Segundo o dicionário Aurélio de Língua Portuguesa, podemos definir modernidade como “Estado ou qualidade do que é moderno, coisa nova ou recente. MODERNICE, MODERNISMO”4. Além das definições da linguagem e devido as suas limitações, dois conceitos são de suma importância para entendermos o período em questão, são elas: A idéia de progresso, que faz com que o novo seja considerado melhor ou mais avançado do que o antigo; e a valorização do individuo, ou da subjetividade como lugar da certeza e da verdade, e origem dos valores, em oposição à tradição isto é, ao saber adquirido, às instituições, à autoridade externa. (MARCONDES, 2004, p. 140).

Com a chegada dos chamados “Tempos Modernos”, o homem torna-se sujeito de sua própria razão e o centro de suas indagações.

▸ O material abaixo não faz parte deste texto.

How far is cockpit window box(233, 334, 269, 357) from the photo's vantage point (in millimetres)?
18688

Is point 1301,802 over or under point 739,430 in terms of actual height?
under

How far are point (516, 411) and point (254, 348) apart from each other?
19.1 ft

Temos aqui o início do período da razão, fundamentados pelo Renascimento e pelo Iluminismo: A modernidade é a época em que a alma se retira do mundo das coisas e recolhe-se no mundo dos homens, bem como a época em que os homens se acreditam suficientemente fortes e poderosos, qual um novo, qual um novo Prometeu, se não para elevarem-se contra a divindade e se imporem aos deuses, ao menos para prescindirem de sua proteção e dispensarem seus serviços. (DOMINGUES, 1991, p.32)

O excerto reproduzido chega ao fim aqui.